Un ennesimo caso analogo ai precedenti citati, riguarda un cittadino guatemalteco identificato solo come O.C.G.: un uomo gay, aveva richiesto asilo negli Stati Uniti dopo aver subito violenze omofobiche in Guatemala e in Messico. Nonostante un ordine del tribunale che impediva la sua deportazione, è stato erroneamente espulso verso il Messico, dove in precedenza era stato rapito e violentato. Successivamente, è stato trasferito in Guatemala, dove attualmente vive nascosto per timore di ulteriori persecuzioni. Un giudice federale ha ordinato all'amministrazione Trump di facilitare il suo ritorno negli Stati Uniti, sottolineando che la deportazione ha violato il giusto processo e gli obblighi internazionali contro il rimpatrio forzato verso Paesi dove è probabile la tortura. In questo caso – contrariamente ai precedenti – le autorità statunitensi hanno riconosciuto l’errore, attribuendolo a un problema informatico, riorganizzando il suo rientro.

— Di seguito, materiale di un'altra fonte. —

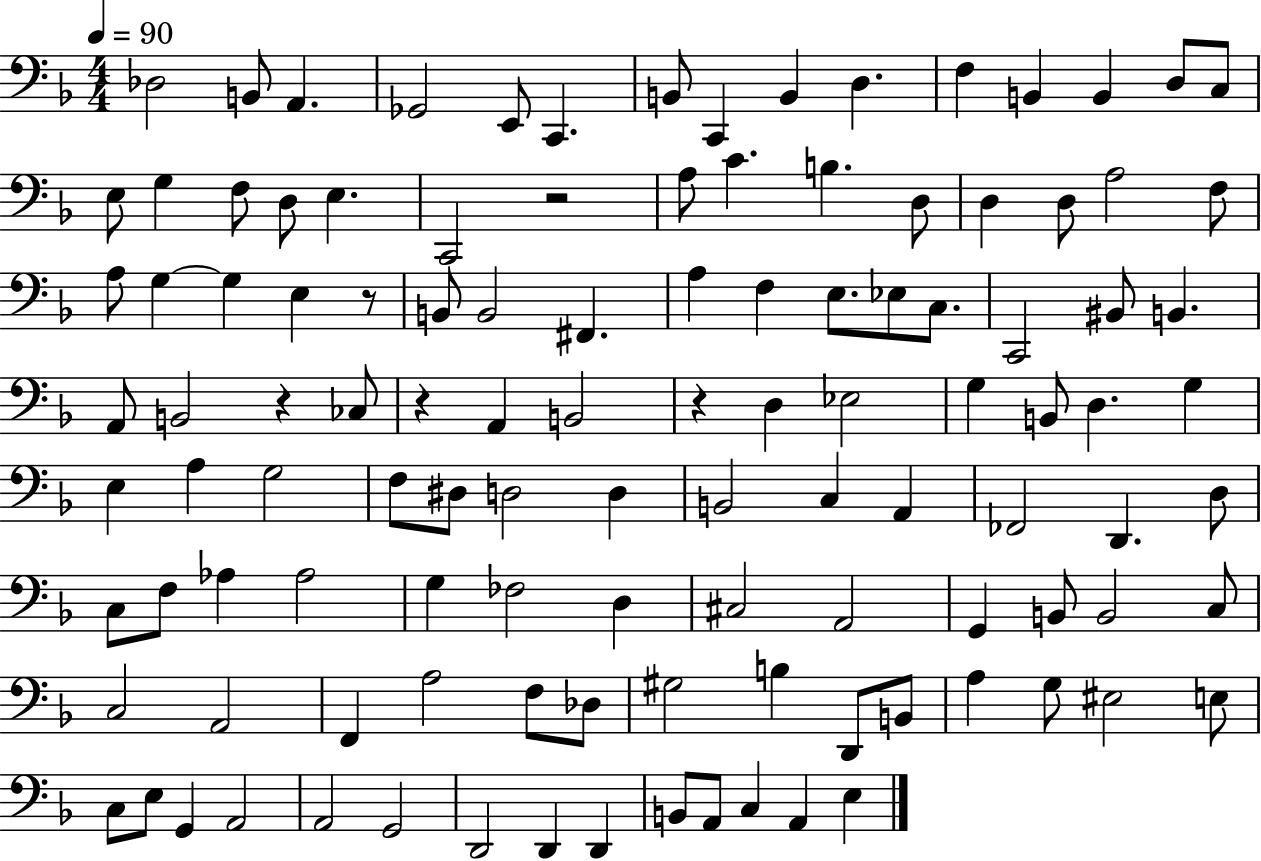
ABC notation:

X:1
T:Untitled
M:4/4
L:1/4
K:F
_D,2 B,,/2 A,, _G,,2 E,,/2 C,, B,,/2 C,, B,, D, F, B,, B,, D,/2 C,/2 E,/2 G, F,/2 D,/2 E, C,,2 z2 A,/2 C B, D,/2 D, D,/2 A,2 F,/2 A,/2 G, G, E, z/2 B,,/2 B,,2 ^F,, A, F, E,/2 _E,/2 C,/2 C,,2 ^B,,/2 B,, A,,/2 B,,2 z _C,/2 z A,, B,,2 z D, _E,2 G, B,,/2 D, G, E, A, G,2 F,/2 ^D,/2 D,2 D, B,,2 C, A,, _F,,2 D,, D,/2 C,/2 F,/2 _A, _A,2 G, _F,2 D, ^C,2 A,,2 G,, B,,/2 B,,2 C,/2 C,2 A,,2 F,, A,2 F,/2 _D,/2 ^G,2 B, D,,/2 B,,/2 A, G,/2 ^E,2 E,/2 C,/2 E,/2 G,, A,,2 A,,2 G,,2 D,,2 D,, D,, B,,/2 A,,/2 C, A,, E,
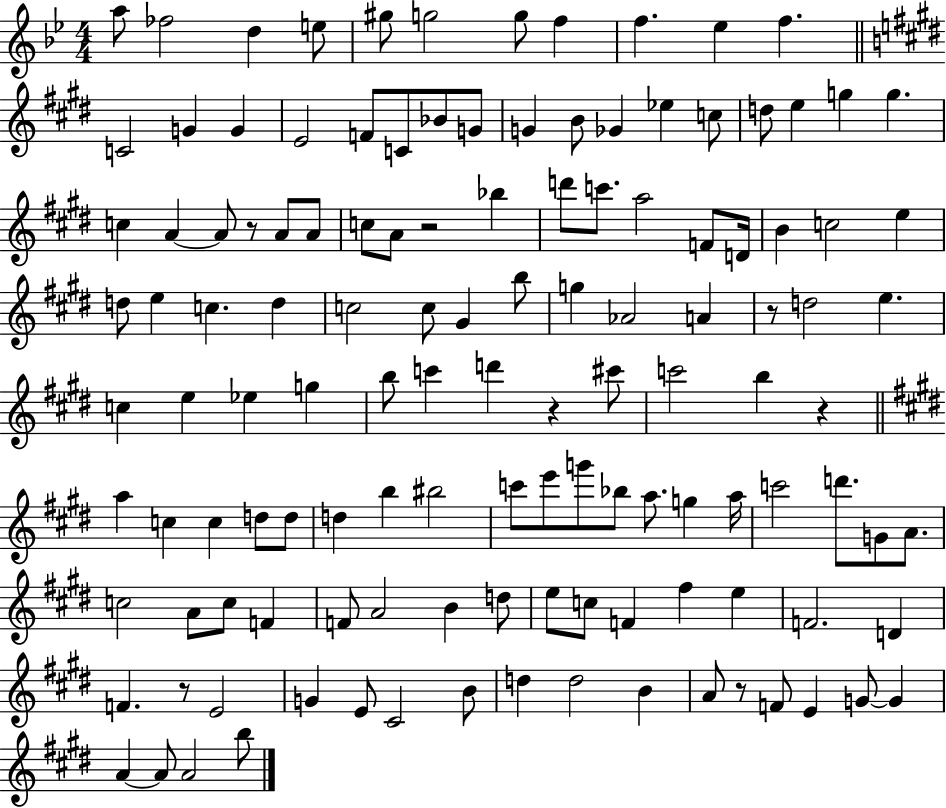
{
  \clef treble
  \numericTimeSignature
  \time 4/4
  \key bes \major
  a''8 fes''2 d''4 e''8 | gis''8 g''2 g''8 f''4 | f''4. ees''4 f''4. | \bar "||" \break \key e \major c'2 g'4 g'4 | e'2 f'8 c'8 bes'8 g'8 | g'4 b'8 ges'4 ees''4 c''8 | d''8 e''4 g''4 g''4. | \break c''4 a'4~~ a'8 r8 a'8 a'8 | c''8 a'8 r2 bes''4 | d'''8 c'''8. a''2 f'8 d'16 | b'4 c''2 e''4 | \break d''8 e''4 c''4. d''4 | c''2 c''8 gis'4 b''8 | g''4 aes'2 a'4 | r8 d''2 e''4. | \break c''4 e''4 ees''4 g''4 | b''8 c'''4 d'''4 r4 cis'''8 | c'''2 b''4 r4 | \bar "||" \break \key e \major a''4 c''4 c''4 d''8 d''8 | d''4 b''4 bis''2 | c'''8 e'''8 g'''8 bes''8 a''8. g''4 a''16 | c'''2 d'''8. g'8 a'8. | \break c''2 a'8 c''8 f'4 | f'8 a'2 b'4 d''8 | e''8 c''8 f'4 fis''4 e''4 | f'2. d'4 | \break f'4. r8 e'2 | g'4 e'8 cis'2 b'8 | d''4 d''2 b'4 | a'8 r8 f'8 e'4 g'8~~ g'4 | \break a'4~~ a'8 a'2 b''8 | \bar "|."
}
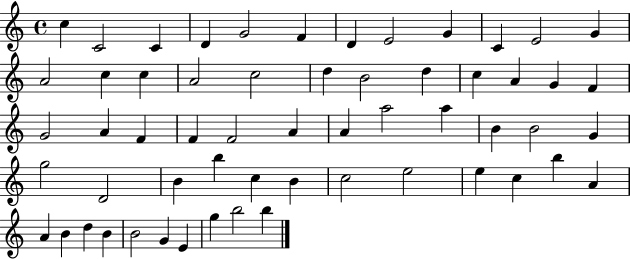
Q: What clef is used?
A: treble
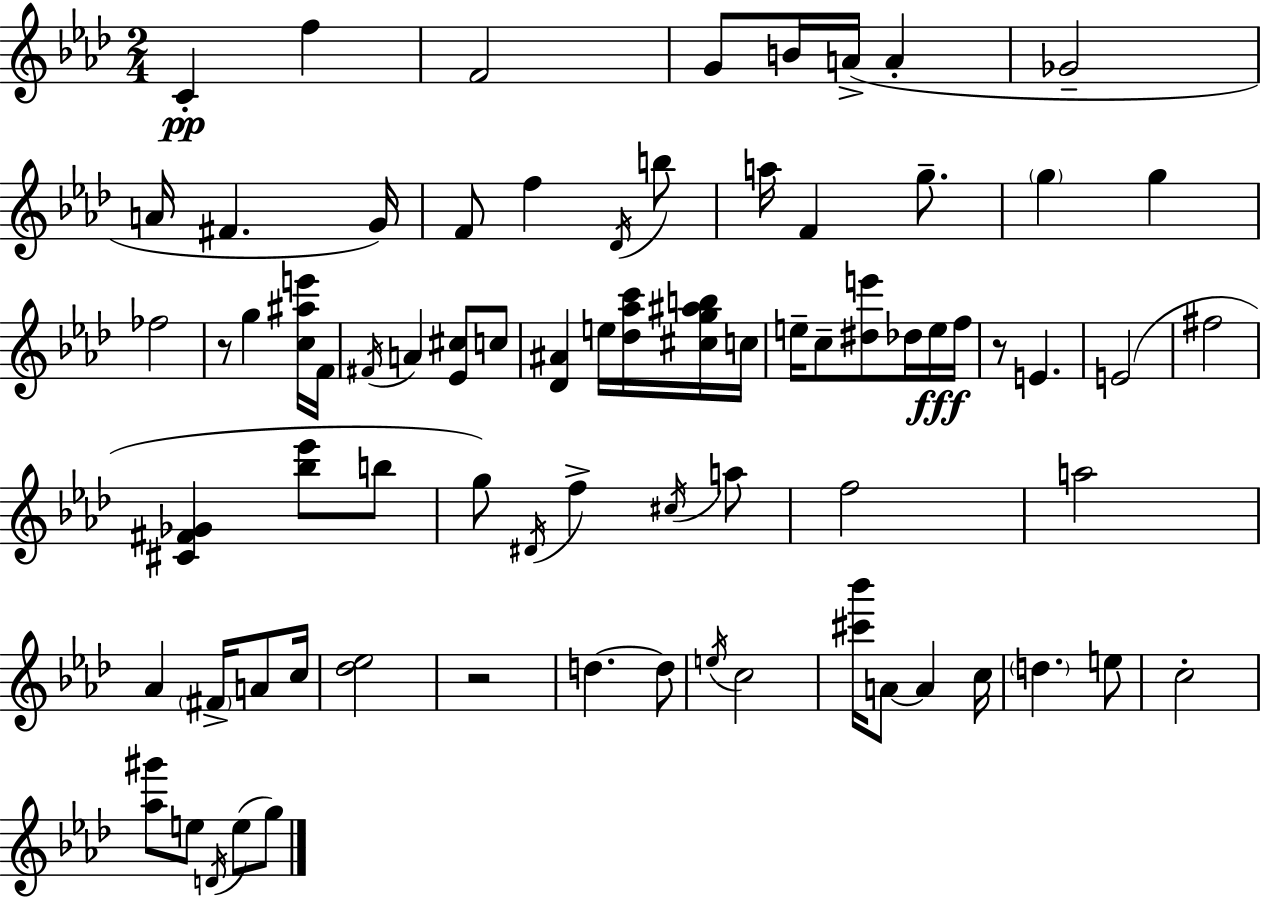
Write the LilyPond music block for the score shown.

{
  \clef treble
  \numericTimeSignature
  \time 2/4
  \key f \minor
  c'4-.\pp f''4 | f'2 | g'8 b'16 a'16->( a'4-. | ges'2-- | \break a'16 fis'4. g'16) | f'8 f''4 \acciaccatura { des'16 } b''8 | a''16 f'4 g''8.-- | \parenthesize g''4 g''4 | \break fes''2 | r8 g''4 <c'' ais'' e'''>16 | f'16 \acciaccatura { fis'16 } a'4 <ees' cis''>8 | c''8 <des' ais'>4 e''16 <des'' aes'' c'''>16 | \break <cis'' g'' ais'' b''>16 c''16 e''16-- c''8-- <dis'' e'''>8 des''16 | e''16\fff f''16 r8 e'4. | e'2( | fis''2 | \break <cis' fis' ges'>4 <bes'' ees'''>8 | b''8 g''8) \acciaccatura { dis'16 } f''4-> | \acciaccatura { cis''16 } a''8 f''2 | a''2 | \break aes'4 | \parenthesize fis'16-> a'8 c''16 <des'' ees''>2 | r2 | d''4.~~ | \break d''8 \acciaccatura { e''16 } c''2 | <cis''' bes'''>16 a'8~~ | a'4 c''16 \parenthesize d''4. | e''8 c''2-. | \break <aes'' gis'''>8 e''8 | \acciaccatura { d'16 }( e''8 g''8) \bar "|."
}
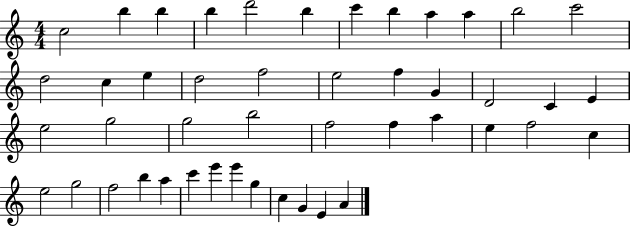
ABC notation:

X:1
T:Untitled
M:4/4
L:1/4
K:C
c2 b b b d'2 b c' b a a b2 c'2 d2 c e d2 f2 e2 f G D2 C E e2 g2 g2 b2 f2 f a e f2 c e2 g2 f2 b a c' e' e' g c G E A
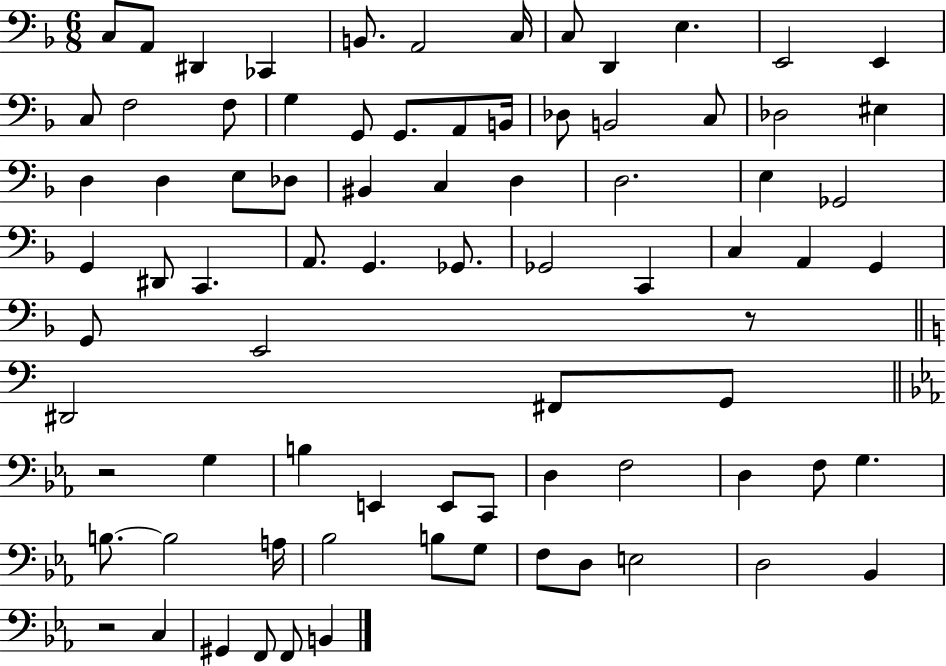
X:1
T:Untitled
M:6/8
L:1/4
K:F
C,/2 A,,/2 ^D,, _C,, B,,/2 A,,2 C,/4 C,/2 D,, E, E,,2 E,, C,/2 F,2 F,/2 G, G,,/2 G,,/2 A,,/2 B,,/4 _D,/2 B,,2 C,/2 _D,2 ^E, D, D, E,/2 _D,/2 ^B,, C, D, D,2 E, _G,,2 G,, ^D,,/2 C,, A,,/2 G,, _G,,/2 _G,,2 C,, C, A,, G,, G,,/2 E,,2 z/2 ^D,,2 ^F,,/2 G,,/2 z2 G, B, E,, E,,/2 C,,/2 D, F,2 D, F,/2 G, B,/2 B,2 A,/4 _B,2 B,/2 G,/2 F,/2 D,/2 E,2 D,2 _B,, z2 C, ^G,, F,,/2 F,,/2 B,,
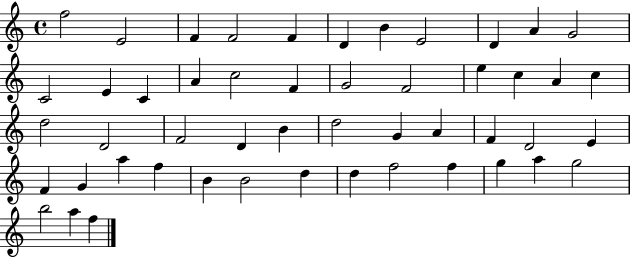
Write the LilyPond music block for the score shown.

{
  \clef treble
  \time 4/4
  \defaultTimeSignature
  \key c \major
  f''2 e'2 | f'4 f'2 f'4 | d'4 b'4 e'2 | d'4 a'4 g'2 | \break c'2 e'4 c'4 | a'4 c''2 f'4 | g'2 f'2 | e''4 c''4 a'4 c''4 | \break d''2 d'2 | f'2 d'4 b'4 | d''2 g'4 a'4 | f'4 d'2 e'4 | \break f'4 g'4 a''4 f''4 | b'4 b'2 d''4 | d''4 f''2 f''4 | g''4 a''4 g''2 | \break b''2 a''4 f''4 | \bar "|."
}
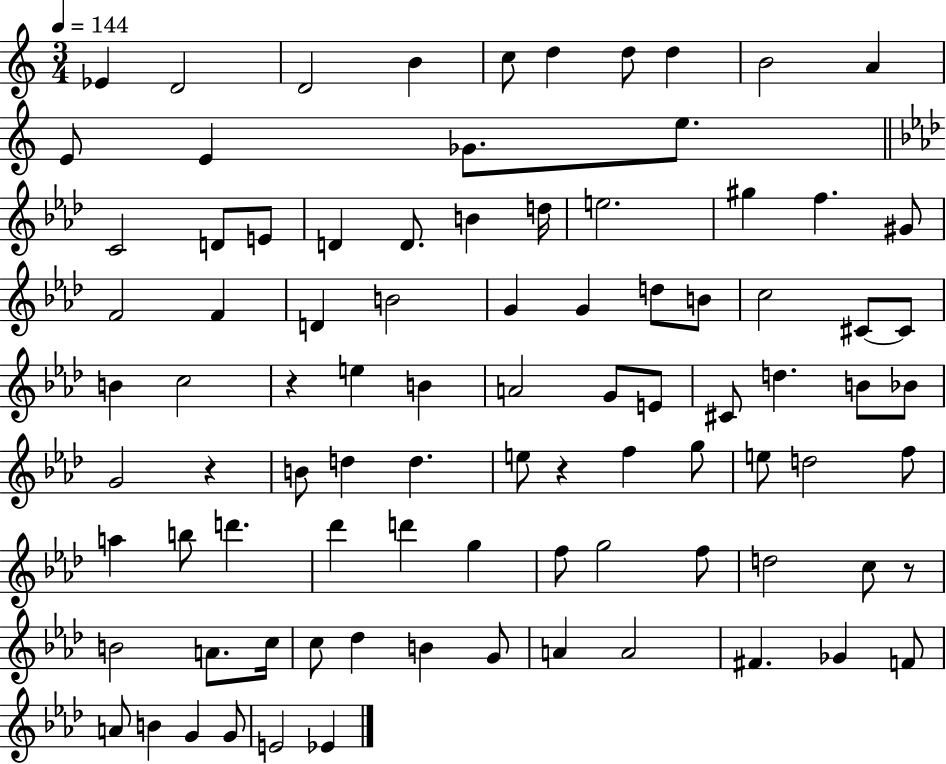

Casi come quelli di Abrego García, Hernández, Agelviz Sanguino e O.C.G. mettono in luce le gravi carenze procedurali nelle attuali pratiche di deportazione, aggravate dai nuovi accordi bilaterali sostenuti dall’amministrazione Trump e promossi dal Dipartimento per la Sicurezza Nazionale guidato da Kristi Noem. Questi protocolli, siglati con governi autoritari come quello di Bukele in El Salvador, espongono anche rifugiati regolarmente presenti sul suolo statunitense a rimpatri forzati che, in molti casi, assumono le sembianze di veri e propri sequestri extragiudiziali. Una strategia che, sotto la retorica della sicurezza, alimenta il rischio sistemico di violazioni dei diritti umani e trasforma le politiche migratorie in strumenti di repressione, piuttosto che di giustizia, non aiutando la risoluzione dello stato di emergenza.